BIPARTISAN LEGISLATION WOULD REMOVE ROADBLOCK TO FREE SPEECH
November 10, 2011
State Reps. Tom McMillin and Jeff Irwin today introduced bipartisan legislation to repeal a form of judicial bond that infringes on freedom of speech.
HB 5179 would repeal the state law that allows a judge to impose a peace bond on someone to prevent them from exercising their rights of free speech and assembly.
"A peace bond is a flawed judicial tool that can arbitrarily be used to violate freedom of speech, and it has no place in Michigan law," said McMillin, R-Rochester Hills, the bill's sponsor. "The freedom to voice your opinion is one of our most valuable rights, and no judge should have the ability to forcefully stifle that voice with a peace bond."
Irwin, D-Ann Arbor, key co-sponsor of the measure, said: "Free speech is a core American value that transcends partisanship. Protecting free speech, even protecting unpopular speech, is necessary for a free and functioning democracy."

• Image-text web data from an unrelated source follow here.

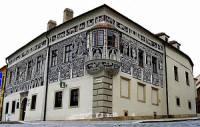 Na fotografii č.14 se nachází historická stavba ve městě: (náhled)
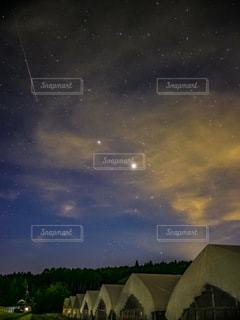 ペルセウス座流星群と星たちの写真・画像素材[3586828]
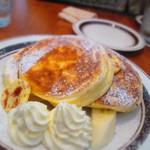 43802871 - リコッタチーズパンケーキ 880円(別)+生クリーム 100円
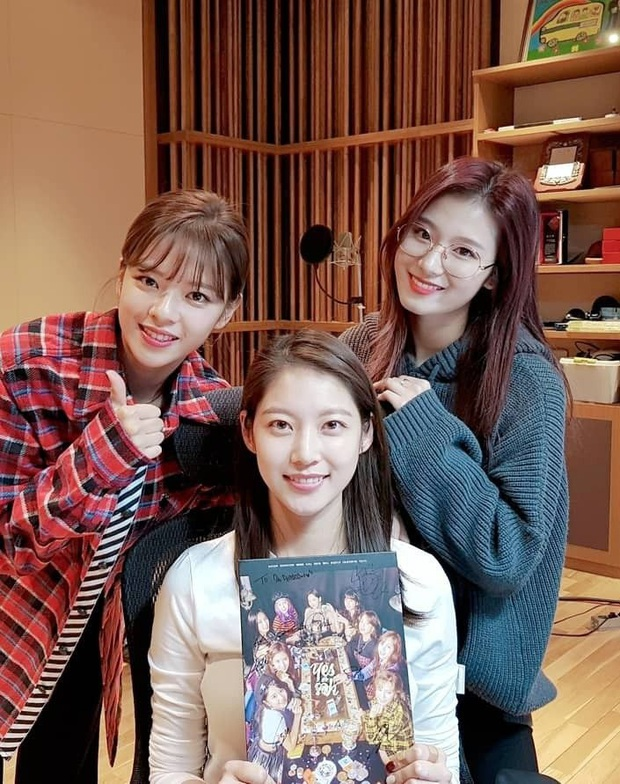 Trầm trồ 6 cặp anh chị em quyền lực nhất Kbiz: Gen quá trội, chị em Dara, Jessica, mỹ nhân TWICE chưa đỉnh bằng Kim Tae Hee - Ảnh 7.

The legislation received support from the American Civil Liberties Union (ACLU) and the Thomas More Law Center.
"In a free society, no one should be thrown in jail for their speech, even if that speech is offensive," said Michael J. Steinberg, ACLU of Michigan legal director. "The government cannot put a price on free speech to silence demonstrators in anticipation that their message will not be welcome. By allowing the government to use a peace bond as tool to censor speech, we are ensuring that the majority can always prevent the expression of unpopular ideas.
"The ACLU is pleased to see Reps. McMillin and Irwin put forward this legislation to end the limits on free speech imposed through peace bonds," Steinberg said.
Robert J. Muise, senior trial counsel for the Thomas More Law Center said: "The case against Pastor Jones and Mr. Wayne Sapp is, quite simply, a gross miscarriage of justice that was made possible by an archaic and unconstitutional law. We are pleased to see that Representative McMillin and Representative Irwin are working toward removing this unconstitutional restriction from the books. This action is long overdue."
McMillin said the law is outdated and needs to be changed.
"This is part of a public act that was enacted 84 years ago," McMillin said. "Times have changed and now is the time to remove this antiquated law from Michigan's books."